The Eastern Young Cattle Indicator (EYCI) plunged 22¢ (3%) this week, dipping to 700¢/kg cwt at the close.
Overall, supply of young cattle remains strong, at 15K head, while total east coast yarding jumped 23% week on week to 50K head. Yardings continue to track strongly for this time of year, at 5% above 2022 levels. High supply continues to have the impact of putting downward pressure on market prices.
Slaughter jumped by 23% week on week to 110K head; this is 22% above the level seen this time last year, indicating that capacity is continuing to improve, as processors are taking advantage of the lower prices for cattle on offer at present. That said, demand from this channel is not strong enough to hold prices up or encourage restocker demand.
The usual key selling centres of Dalby, Roma store, Dubbo, and Wagga contributed 56% of the index. Dalby steers sold at 742¢/kg cwt, while Dubbo traded lower, at 721¢/kg cwt. Further south, Wagga Wagga steers also moved at an average price of 742¢/kg cwt.
Market reports indicated that some export buyers were absent at Roma. In Dalby, vendors from further afield including far western QLD, SA, and NSW were trying their luck in the marketplace. In Wagga, demand for well-bred quality light steers was reported as weak, and lower quality cattle struggled, resulting in wide price spreads. Competition for heavy steers was solid from processors and lot feeders.
The BOM has predicted potential exposure to a moderate El Niño weather system by July. It must be noted that BOM’s climate models are quite aggressive, and pessimistic compared to other international ENSO forecasts.
There are no new updates regarding the mad cow (BSE) case that was discovered last week in Brazil, with the official Brazilian Ministry of Agriculture and livestock website silent on the matter. The general consensus among trade commentators, including Steiner consulting is that if the case remains confirmed as “atypical” the trade suspension with China will not drag on for three months as it did in 2021, due to the prompt reporting of this case.
Steiner’s analysis is that the impact of a short four-week suspension of beef trade between China and Brazil will be negligible upon global beef markets, as it is assumed import orders post a ban lift would be larger to account for lack of volume in March. Australia and the US may win a few extra beef orders in the coming weeks, but it’s unlikely to add materially to demand unless Chinese consumers become warier of Brazilian products due to food safety concerns.
US frozen cow 90CL prices saw another promising increase last week, gaining US2.5¢c (1%) to close at 238.5¢US/lb, or +15¢/kg (2%) to 766¢/kg in AUD terms.
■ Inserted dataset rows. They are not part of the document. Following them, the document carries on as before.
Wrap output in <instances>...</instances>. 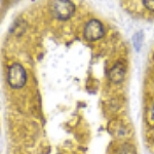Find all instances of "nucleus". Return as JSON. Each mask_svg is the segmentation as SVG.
Here are the masks:
<instances>
[{
    "label": "nucleus",
    "mask_w": 154,
    "mask_h": 154,
    "mask_svg": "<svg viewBox=\"0 0 154 154\" xmlns=\"http://www.w3.org/2000/svg\"><path fill=\"white\" fill-rule=\"evenodd\" d=\"M151 117H152V119L154 120V103L152 105V109H151Z\"/></svg>",
    "instance_id": "8"
},
{
    "label": "nucleus",
    "mask_w": 154,
    "mask_h": 154,
    "mask_svg": "<svg viewBox=\"0 0 154 154\" xmlns=\"http://www.w3.org/2000/svg\"><path fill=\"white\" fill-rule=\"evenodd\" d=\"M83 35L88 41H96L104 36V26L98 20H91L84 27Z\"/></svg>",
    "instance_id": "3"
},
{
    "label": "nucleus",
    "mask_w": 154,
    "mask_h": 154,
    "mask_svg": "<svg viewBox=\"0 0 154 154\" xmlns=\"http://www.w3.org/2000/svg\"><path fill=\"white\" fill-rule=\"evenodd\" d=\"M133 41H134V45H135V48L137 51H140L141 48V45H142V41H143V33L142 31H139L134 35V38H133Z\"/></svg>",
    "instance_id": "5"
},
{
    "label": "nucleus",
    "mask_w": 154,
    "mask_h": 154,
    "mask_svg": "<svg viewBox=\"0 0 154 154\" xmlns=\"http://www.w3.org/2000/svg\"><path fill=\"white\" fill-rule=\"evenodd\" d=\"M143 4L147 7L149 11H154V0H144Z\"/></svg>",
    "instance_id": "7"
},
{
    "label": "nucleus",
    "mask_w": 154,
    "mask_h": 154,
    "mask_svg": "<svg viewBox=\"0 0 154 154\" xmlns=\"http://www.w3.org/2000/svg\"><path fill=\"white\" fill-rule=\"evenodd\" d=\"M7 81L12 88H21L27 81V74L24 67L19 63H14L7 71Z\"/></svg>",
    "instance_id": "1"
},
{
    "label": "nucleus",
    "mask_w": 154,
    "mask_h": 154,
    "mask_svg": "<svg viewBox=\"0 0 154 154\" xmlns=\"http://www.w3.org/2000/svg\"><path fill=\"white\" fill-rule=\"evenodd\" d=\"M118 154H136V150L130 144H125L119 149Z\"/></svg>",
    "instance_id": "6"
},
{
    "label": "nucleus",
    "mask_w": 154,
    "mask_h": 154,
    "mask_svg": "<svg viewBox=\"0 0 154 154\" xmlns=\"http://www.w3.org/2000/svg\"><path fill=\"white\" fill-rule=\"evenodd\" d=\"M75 11V5L72 1L68 0H58L53 3L54 16L59 20H68L73 16Z\"/></svg>",
    "instance_id": "2"
},
{
    "label": "nucleus",
    "mask_w": 154,
    "mask_h": 154,
    "mask_svg": "<svg viewBox=\"0 0 154 154\" xmlns=\"http://www.w3.org/2000/svg\"><path fill=\"white\" fill-rule=\"evenodd\" d=\"M125 74V67L123 66L122 63H116L112 68H111L110 72H109V78L114 83H119L123 80Z\"/></svg>",
    "instance_id": "4"
}]
</instances>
Steiner reports that US cow slaughter continues to fall back, with early February kill rates running at 13% below that seen a year ago in Feb 2022.
In the last month, the US domestic beef benchmark, the “choice cutout” has lifted US20¢ (7%) to 287¢/lb. In contrast, the monthly gain in imported Australian 90CL prices has been just 4%. This suggests that Australian lean beef represents good relative value to US buyers currently, meaning that it has scope for further appreciation going forward.
The week ahead….
The Brazilian mad cow (BSE) scare is looking less likely to have a major direct impact on our markets, but we shouldn’t take our eye off the situation.
Closer to home, most producers will be more carefully assessing their grass budgets for the coming year and monitoring precipitation given the looming threat of El Niño on the horizon. Keep in mind that an El Niño in Australia may mean a strong rebuild in the US as their conditions improve, which will provide support to prices.